▶ Given task: Repeat every line below exactly, word for word.

▶ Listed entries:
· · · · · · ·

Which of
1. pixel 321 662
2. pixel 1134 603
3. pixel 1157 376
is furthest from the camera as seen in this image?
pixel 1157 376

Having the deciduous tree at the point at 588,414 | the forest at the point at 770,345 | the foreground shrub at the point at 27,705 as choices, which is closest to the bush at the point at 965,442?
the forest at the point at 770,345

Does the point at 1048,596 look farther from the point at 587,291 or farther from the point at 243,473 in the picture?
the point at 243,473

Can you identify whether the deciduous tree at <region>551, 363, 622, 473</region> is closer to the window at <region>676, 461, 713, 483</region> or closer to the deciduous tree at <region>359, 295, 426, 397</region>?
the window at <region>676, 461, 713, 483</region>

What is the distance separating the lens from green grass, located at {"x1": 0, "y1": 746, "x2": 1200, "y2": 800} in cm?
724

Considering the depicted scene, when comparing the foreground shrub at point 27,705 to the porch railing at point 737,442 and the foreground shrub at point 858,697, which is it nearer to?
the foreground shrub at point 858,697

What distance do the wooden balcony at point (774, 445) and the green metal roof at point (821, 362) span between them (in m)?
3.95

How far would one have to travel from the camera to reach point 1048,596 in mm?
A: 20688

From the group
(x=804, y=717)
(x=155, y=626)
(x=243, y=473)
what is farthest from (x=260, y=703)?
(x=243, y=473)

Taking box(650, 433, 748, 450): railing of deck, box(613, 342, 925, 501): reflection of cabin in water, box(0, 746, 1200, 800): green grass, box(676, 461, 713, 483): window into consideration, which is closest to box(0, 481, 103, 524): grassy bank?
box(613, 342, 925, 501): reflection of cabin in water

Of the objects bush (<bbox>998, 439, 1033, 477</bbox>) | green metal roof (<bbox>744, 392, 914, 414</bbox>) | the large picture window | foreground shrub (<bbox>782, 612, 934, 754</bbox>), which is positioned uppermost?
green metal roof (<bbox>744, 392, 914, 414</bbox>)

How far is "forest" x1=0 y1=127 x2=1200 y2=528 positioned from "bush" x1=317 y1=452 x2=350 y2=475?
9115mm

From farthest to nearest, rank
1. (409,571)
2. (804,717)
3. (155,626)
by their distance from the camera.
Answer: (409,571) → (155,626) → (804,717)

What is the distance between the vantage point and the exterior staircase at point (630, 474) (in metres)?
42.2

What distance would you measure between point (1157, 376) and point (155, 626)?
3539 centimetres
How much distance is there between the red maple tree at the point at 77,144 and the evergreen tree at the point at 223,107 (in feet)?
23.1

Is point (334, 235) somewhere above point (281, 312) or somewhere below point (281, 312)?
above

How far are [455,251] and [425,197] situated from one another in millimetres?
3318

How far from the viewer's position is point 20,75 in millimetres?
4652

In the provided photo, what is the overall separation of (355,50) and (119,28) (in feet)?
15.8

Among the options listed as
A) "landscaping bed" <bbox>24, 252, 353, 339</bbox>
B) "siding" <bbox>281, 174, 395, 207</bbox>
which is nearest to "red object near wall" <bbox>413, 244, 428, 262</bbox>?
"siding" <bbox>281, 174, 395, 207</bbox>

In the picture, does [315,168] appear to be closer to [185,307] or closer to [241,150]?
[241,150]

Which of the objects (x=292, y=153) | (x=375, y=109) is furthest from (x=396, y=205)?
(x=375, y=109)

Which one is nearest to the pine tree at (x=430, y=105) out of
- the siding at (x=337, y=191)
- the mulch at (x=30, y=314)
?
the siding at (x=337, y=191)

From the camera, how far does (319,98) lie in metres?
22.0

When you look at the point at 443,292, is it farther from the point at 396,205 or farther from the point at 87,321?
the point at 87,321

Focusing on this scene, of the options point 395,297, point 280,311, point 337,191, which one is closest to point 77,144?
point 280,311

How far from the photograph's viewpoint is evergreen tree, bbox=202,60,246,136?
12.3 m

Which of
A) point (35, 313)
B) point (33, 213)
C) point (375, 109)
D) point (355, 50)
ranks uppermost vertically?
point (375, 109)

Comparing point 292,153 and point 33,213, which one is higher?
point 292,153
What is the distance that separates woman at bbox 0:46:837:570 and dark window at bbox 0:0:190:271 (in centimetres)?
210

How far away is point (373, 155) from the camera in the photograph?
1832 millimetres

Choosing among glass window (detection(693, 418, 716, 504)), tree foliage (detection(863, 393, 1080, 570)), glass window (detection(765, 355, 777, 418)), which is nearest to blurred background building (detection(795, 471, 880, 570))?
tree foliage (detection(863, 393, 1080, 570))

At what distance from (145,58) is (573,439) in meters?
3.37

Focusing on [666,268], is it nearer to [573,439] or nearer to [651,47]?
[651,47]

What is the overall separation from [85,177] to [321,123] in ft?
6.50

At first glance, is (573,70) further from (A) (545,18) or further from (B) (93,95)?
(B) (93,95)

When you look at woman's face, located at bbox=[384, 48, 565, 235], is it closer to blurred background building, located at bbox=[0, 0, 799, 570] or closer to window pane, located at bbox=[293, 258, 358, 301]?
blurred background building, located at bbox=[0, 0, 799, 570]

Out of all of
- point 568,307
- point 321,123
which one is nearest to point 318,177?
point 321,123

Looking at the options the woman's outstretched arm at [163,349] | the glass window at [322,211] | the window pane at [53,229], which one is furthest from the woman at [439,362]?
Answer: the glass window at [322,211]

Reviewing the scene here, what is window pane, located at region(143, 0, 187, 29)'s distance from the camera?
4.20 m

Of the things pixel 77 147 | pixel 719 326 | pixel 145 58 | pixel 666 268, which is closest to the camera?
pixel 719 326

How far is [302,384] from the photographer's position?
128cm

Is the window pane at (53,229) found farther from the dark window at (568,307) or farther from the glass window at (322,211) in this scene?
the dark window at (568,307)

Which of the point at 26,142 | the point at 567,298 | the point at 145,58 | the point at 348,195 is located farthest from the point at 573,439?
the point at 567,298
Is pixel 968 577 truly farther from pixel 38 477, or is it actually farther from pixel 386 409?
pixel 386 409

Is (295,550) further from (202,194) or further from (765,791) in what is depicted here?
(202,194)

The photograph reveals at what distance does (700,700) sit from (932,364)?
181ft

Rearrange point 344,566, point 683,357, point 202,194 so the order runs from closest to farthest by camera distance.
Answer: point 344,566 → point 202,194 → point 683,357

· · · · · · ·

▶ Exercise output:
Which of
1. pixel 321 662
2. pixel 1134 603
3. pixel 1157 376
is furthest from the camera as seen in this image?
pixel 1157 376

Having the deciduous tree at the point at 588,414 | the forest at the point at 770,345 | the foreground shrub at the point at 27,705 as choices, which is closest to the bush at the point at 965,442?
the forest at the point at 770,345

Does the point at 1048,596 look farther from the point at 587,291 or farther from the point at 243,473 in the picture?
the point at 243,473

Can you identify whether the deciduous tree at <region>551, 363, 622, 473</region> is closer to the window at <region>676, 461, 713, 483</region> or closer to the deciduous tree at <region>359, 295, 426, 397</region>?
the window at <region>676, 461, 713, 483</region>

What is the distance separating the lens from green grass, located at {"x1": 0, "y1": 746, "x2": 1200, "y2": 800} in cm?
724

Considering the depicted scene, when comparing the foreground shrub at point 27,705 to the porch railing at point 737,442 and the foreground shrub at point 858,697, which is it nearer to?
the foreground shrub at point 858,697

What distance do the wooden balcony at point (774, 445) and the green metal roof at point (821, 362) span between them (in m)?
3.95

How far would one have to travel from the camera to reach point 1048,596 in mm?
A: 20688

From the group
(x=804, y=717)
(x=155, y=626)
(x=243, y=473)
what is farthest from (x=260, y=703)?
(x=243, y=473)

Taking box(650, 433, 748, 450): railing of deck, box(613, 342, 925, 501): reflection of cabin in water, box(0, 746, 1200, 800): green grass, box(676, 461, 713, 483): window into consideration, which is closest to box(0, 481, 103, 524): grassy bank?
box(613, 342, 925, 501): reflection of cabin in water

Of the objects bush (<bbox>998, 439, 1033, 477</bbox>) | green metal roof (<bbox>744, 392, 914, 414</bbox>) | the large picture window | foreground shrub (<bbox>782, 612, 934, 754</bbox>), which is positioned uppermost?
green metal roof (<bbox>744, 392, 914, 414</bbox>)

How far is "forest" x1=0 y1=127 x2=1200 y2=528 positioned from "bush" x1=317 y1=452 x2=350 y2=475?
9115mm

From farthest to nearest, rank
1. (409,571)
2. (804,717)
3. (155,626)
by their distance from the camera.
Answer: (409,571) → (155,626) → (804,717)

What is the distance between the vantage point and the exterior staircase at point (630, 474) (in metres)?
42.2

What distance would you measure between point (1157, 376) and point (155, 626)?
3539 centimetres
How much distance is there between the red maple tree at the point at 77,144 and the evergreen tree at the point at 223,107 (in feet)?
23.1

Is point (334, 235) somewhere above point (281, 312) or somewhere below point (281, 312)?
above

How far are [455,251] and [425,197] situated from one another in millimetres?
3318

How far from the viewer's position is point 20,75 in millimetres?
4652

In the provided photo, what is the overall separation of (355,50) and (119,28) (in feet)?
15.8

Among the options listed as
A) "landscaping bed" <bbox>24, 252, 353, 339</bbox>
B) "siding" <bbox>281, 174, 395, 207</bbox>
which is nearest to "red object near wall" <bbox>413, 244, 428, 262</bbox>?
"siding" <bbox>281, 174, 395, 207</bbox>

In the picture, does [315,168] appear to be closer to [185,307] or closer to [241,150]?
[241,150]

Which of the objects (x=292, y=153) | (x=375, y=109) is furthest from (x=396, y=205)?
(x=375, y=109)

Which one is nearest to the pine tree at (x=430, y=105) out of
- the siding at (x=337, y=191)
- the mulch at (x=30, y=314)
?
the siding at (x=337, y=191)

From the camera, how far does (319,98) lie in metres?
22.0

When you look at the point at 443,292, is it farther from the point at 396,205 or farther from the point at 87,321?
the point at 87,321

Focusing on this scene, of the options point 395,297, point 280,311, point 337,191, which one is closest to point 77,144?
point 280,311

How far from the photograph's viewpoint is evergreen tree, bbox=202,60,246,136?
12.3 m

Which of
A) point (35, 313)
B) point (33, 213)
C) point (375, 109)
D) point (355, 50)
ranks uppermost vertically?
point (375, 109)

Comparing point 292,153 and point 33,213, which one is higher?
point 292,153
What is the distance that separates woman at bbox 0:46:837:570 and dark window at bbox 0:0:190:271 (in centimetres)?
210

How far away is point (373, 155) from the camera in the photograph?
1832 millimetres

Choosing among glass window (detection(693, 418, 716, 504)), tree foliage (detection(863, 393, 1080, 570)), glass window (detection(765, 355, 777, 418)), which is nearest to blurred background building (detection(795, 471, 880, 570))?
tree foliage (detection(863, 393, 1080, 570))

At what distance from (145,58) is (573,439) in meters?
3.37

Focusing on [666,268], is it nearer to [573,439] or nearer to [651,47]?
[651,47]

What is the overall separation from [85,177] to [321,123] in ft?
6.50

At first glance, is (573,70) further from (A) (545,18) or further from (B) (93,95)?
(B) (93,95)

When you look at woman's face, located at bbox=[384, 48, 565, 235], is it closer to blurred background building, located at bbox=[0, 0, 799, 570] or closer to window pane, located at bbox=[293, 258, 358, 301]?
blurred background building, located at bbox=[0, 0, 799, 570]

Out of all of
- point 568,307
- point 321,123
which one is nearest to point 318,177?
point 321,123

Looking at the options the woman's outstretched arm at [163,349] | the glass window at [322,211] | the window pane at [53,229], which one is furthest from the woman at [439,362]?
Answer: the glass window at [322,211]

Reviewing the scene here, what is window pane, located at region(143, 0, 187, 29)'s distance from the camera?
4.20 m

Of the things pixel 77 147 | pixel 719 326 | pixel 145 58 | pixel 666 268, which is closest to the camera?
pixel 719 326

How far is [302,384] from the photographer's position?
128cm

Is the window pane at (53,229) found farther from the dark window at (568,307) or farther from the glass window at (322,211) in this scene?
the dark window at (568,307)

Which of the point at 26,142 | the point at 567,298 | the point at 145,58 | the point at 348,195 is located farthest from the point at 573,439?
the point at 567,298
Is pixel 968 577 truly farther from pixel 38 477, or is it actually farther from pixel 386 409?
pixel 386 409

Is (295,550) further from (202,194) or further from (765,791) in what is depicted here?
(202,194)

The photograph reveals at what distance does (700,700) sit from (932,364)?
181ft

Rearrange point 344,566, point 683,357, point 202,194 so the order runs from closest to farthest by camera distance.
Answer: point 344,566 → point 202,194 → point 683,357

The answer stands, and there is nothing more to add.